__Text section__.
July 16, 1993|ROSE APODACA | SPECIAL TO THE TIMES

Seeing the elaborate clothes and jewelry from Afghanistan at the Bowers Museum of Cultural Art in Santa Ana, a viewer would think Sadiq Tawfiq was joking when he described the items from his native land as "very simple, very plain." But that's what he told 50 attendees at the "Language of Exotic Fashion" show and lecture Sunday.

Tawfiq, owner of Kyber Pass Gallery in Laguna Beach, was not striving for humor as he explained the meaning and purpose of each elaborately made outfit and accessory during the two-hour event.

Before a setting of a typical Afghan living area, models paraded in beautiful pieces worn by the tribal folk of the Nooristan, Turkoman, Uzbekistan and Baluchistan regions.

Though many of the pieces presented were more than 100 years old, they seemed modern. Afghan fashion itself is a melange of influences, a result of its long history of invasions from Persia, Turkey, Greece, Russia and other countries.

The most recent piece was the Russian-inspired wool Freedom Fighter hat worn by men and women in a mark of unity during the long and recent war against the former Soviet Union. An antique dowry necklace featured a cross motif, but the symbol in this Islamic country has long been purely fashionable, left over from a Christian invasion centuries ago.

Tawfiq, who immigrated to this country 13 years ago, has spent much of his life collecting cultural artifacts of Afghanistan.

Afghan women wear jewelry as adornment and for its symbolism. Sterling silver is preferred as a metal of modesty. Agate is believed to bring good luck and protection; lapis lazuli is considered to bear healing powers.

__Directions__.
- a) How would you render this sentence from the Afghan fashion article in Spanish: "Agate is believed to bring good luck and protection; lapis lazuli is considered to bear healing powers."
- b) Can you write the next part of the Afghan fashion article, picking up after its final sentence?
The lines after this article have no connection to it.

__Supplied entries__.
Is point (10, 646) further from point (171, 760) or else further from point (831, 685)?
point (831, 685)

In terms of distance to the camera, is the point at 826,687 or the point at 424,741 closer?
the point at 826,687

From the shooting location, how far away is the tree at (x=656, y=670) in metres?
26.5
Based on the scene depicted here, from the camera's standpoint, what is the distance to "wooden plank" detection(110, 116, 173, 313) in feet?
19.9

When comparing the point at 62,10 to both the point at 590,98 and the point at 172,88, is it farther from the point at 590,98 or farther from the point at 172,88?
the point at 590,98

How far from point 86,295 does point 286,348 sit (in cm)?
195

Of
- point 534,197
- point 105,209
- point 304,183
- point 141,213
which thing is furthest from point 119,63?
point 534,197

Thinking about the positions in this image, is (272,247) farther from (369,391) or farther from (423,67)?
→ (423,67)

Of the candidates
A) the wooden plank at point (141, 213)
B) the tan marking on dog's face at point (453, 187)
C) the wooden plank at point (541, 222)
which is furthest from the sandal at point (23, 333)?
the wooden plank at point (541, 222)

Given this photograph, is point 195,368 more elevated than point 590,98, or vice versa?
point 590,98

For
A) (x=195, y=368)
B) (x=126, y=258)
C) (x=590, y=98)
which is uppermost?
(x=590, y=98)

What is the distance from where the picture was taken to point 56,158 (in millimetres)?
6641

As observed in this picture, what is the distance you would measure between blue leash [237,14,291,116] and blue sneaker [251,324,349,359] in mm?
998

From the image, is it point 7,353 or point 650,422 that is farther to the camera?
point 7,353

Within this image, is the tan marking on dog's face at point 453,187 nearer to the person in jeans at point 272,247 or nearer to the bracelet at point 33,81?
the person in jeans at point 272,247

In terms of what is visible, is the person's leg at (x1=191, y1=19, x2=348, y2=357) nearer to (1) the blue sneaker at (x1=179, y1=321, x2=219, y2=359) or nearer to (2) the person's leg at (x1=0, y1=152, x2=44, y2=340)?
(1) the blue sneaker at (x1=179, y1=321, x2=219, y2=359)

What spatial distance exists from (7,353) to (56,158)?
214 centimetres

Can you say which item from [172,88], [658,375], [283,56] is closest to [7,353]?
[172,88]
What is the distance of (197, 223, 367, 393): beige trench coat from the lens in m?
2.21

__Answers provided__.
- a) Se cree que el ágata trae buena suerte y protección; se considera que el lapislázuli tiene poderes curativos.

- b)
Exquisite though the jewelry may be, much of it is worn daily, Tawfiq said, even among those toiling in the fields.

Clothes, too, seemed too beautiful for the hard daily life of this mostly agrarian nation. Long gowns and chapens (dusters) of cotton and rayon are ornately embroidered with silk. During her lifetime, Tawfiq said, a woman may own only three dresses. Each is made with plenty of yardage and is embellished with embroidery or silver pieces as a remembrance of special events.

In some cases women wear a perde-- a drab robe that covers everything--but underneath they wear elaborately embroidered gowns and jewelry. "Clothing is very personal in this way," he said.

A man only wears jewelry at his wedding, Tawfiq said. When married, men don white, and women enjoy rich shades of purple, green and fuchsia.

For centuries, clothes and jewelry have been passed from generation to generation. But, Tawfiq noted, the recent war destroyed much of the legacy and makes it difficult to carry on the craftsmanship.